I really shouldn’t sit and write blog posts after midnight when I just want to sleep. I fear I’m giving the impression that I’m unbalanced and perpetually miserable, which isn’t the case. In daylight, everything seems more manageable once I’ve had a shower and some breakfast and watched my son sleep for a minute or so (which I do every morning before I leave, because he’s just so easy to love when he’s out cold). The daylight hours are my busy hours, filled with work and, um, more work. I have less time to ruminate on my misery, and more often than not this kid is settled down low and I’m breathing fine, though we do have our moments (the entirety of Sunday I was panting like a dog, but today I feel great). At night, though, I get very lonely and frustrated, and far too frequently turn to the internet to soothe my tortured soul. Thus does my lovely new little blog turn into The Diary of a Miserable Wench, and give an improper impression of Life with the Reluctant(ly Pregnant) Grownup. (Though I should note for the record that I am tremendously irritable when at home and my husband deserves a medal for putting up with me). The wee hours are the cruelest to the insomniac, and I should get into the habit of NOT only sharing my innermost thoughts during the 12am-4am window.
Meanwhile, in non-pregnancy misery news, my mother got Jack an inflatable wading pool for this summer, and yesterday while he was napping my sister and I blew it up and put it in the backyard.

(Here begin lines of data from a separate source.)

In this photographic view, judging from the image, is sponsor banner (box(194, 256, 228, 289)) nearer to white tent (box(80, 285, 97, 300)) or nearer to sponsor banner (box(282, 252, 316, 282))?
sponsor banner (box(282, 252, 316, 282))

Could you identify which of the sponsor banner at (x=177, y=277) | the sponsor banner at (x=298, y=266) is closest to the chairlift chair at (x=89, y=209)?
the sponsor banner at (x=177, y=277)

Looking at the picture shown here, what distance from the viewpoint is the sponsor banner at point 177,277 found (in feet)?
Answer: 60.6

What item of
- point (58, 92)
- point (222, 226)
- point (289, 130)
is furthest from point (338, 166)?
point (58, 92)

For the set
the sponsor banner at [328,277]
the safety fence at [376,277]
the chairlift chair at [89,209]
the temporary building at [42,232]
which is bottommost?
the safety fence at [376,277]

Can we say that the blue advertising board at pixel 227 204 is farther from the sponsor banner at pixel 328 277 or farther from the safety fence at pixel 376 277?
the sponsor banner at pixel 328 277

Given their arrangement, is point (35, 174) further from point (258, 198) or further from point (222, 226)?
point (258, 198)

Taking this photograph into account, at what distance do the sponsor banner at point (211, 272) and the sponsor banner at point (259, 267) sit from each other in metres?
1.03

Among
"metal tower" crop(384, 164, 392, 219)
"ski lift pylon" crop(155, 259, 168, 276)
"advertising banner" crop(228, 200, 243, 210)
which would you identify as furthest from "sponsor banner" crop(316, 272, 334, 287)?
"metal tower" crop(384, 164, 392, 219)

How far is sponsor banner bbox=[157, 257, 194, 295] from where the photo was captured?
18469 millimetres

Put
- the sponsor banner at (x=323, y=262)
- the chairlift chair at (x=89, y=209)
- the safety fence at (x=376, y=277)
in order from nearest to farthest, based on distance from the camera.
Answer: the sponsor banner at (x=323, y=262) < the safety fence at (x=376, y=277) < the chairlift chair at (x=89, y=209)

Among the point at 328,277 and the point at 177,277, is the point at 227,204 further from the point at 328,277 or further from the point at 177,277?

It’s shaped like a crab, with an overhanging mouth sort of thing that is supposed to rain down water on the kids as they sit inside. What’s that? Did I say ‘overhanging mouth sort of thing’? Because I may as well have said ‘gaping maw of Black Doom’. Jack gave an appreciative “Ooooh” at first sight, but once we began carrying his swimsuit clad little body towards the Scary Crab Pool, and he realized that we were going to try to get him to TOUCH it and possibly get IN it, he began to scream and paw to get away. Patrick put the upper half of his own too-big body in it, which gave Jack the courage to stand about a foot away and reach wayyyy over and try to splash a little bit, but this was as far as he was willing to go.
We finally deflated the top bit and turned it into just a regular old wading pool, and after about twenty minutes he finally agreed to step into it, though he never would sit down. Good golly.
I am remembering now in his infant days how a toilet flush in Babies R’Us made him lose his mind with fear, and how my sister once did a fabulous impression of an elephant’s call (I can’t do it, press my lips together and buzz, but she’s good at it) and it terrified him. I was reading him a board book about a Dinosaur once and said RAWR, and he cried for ages. He’s not quite so sensitive these days, but I guess this is just one of those personality traits that are inborn. My quirky kiddo.
I wrote that earlier today, and am posting it now, near 11pm. I am carrying around one of Jack’s toys, a Cookie Monster that talks. He left it in the bathroom and I picked it up and I’m holding it with me, my late night companion. My little blue friend. There is something terribly forlorn about an abandoned toy, so right now I feel like we are MFEO*, Cookie and me. Sigh. Just a few more hours until the magic hour of 2am, when I usually can fall asleep. Just a few more weeks until the magic hour of labor day. I can do it. With Cookie by my side, I can make it through another night, and another day, and on.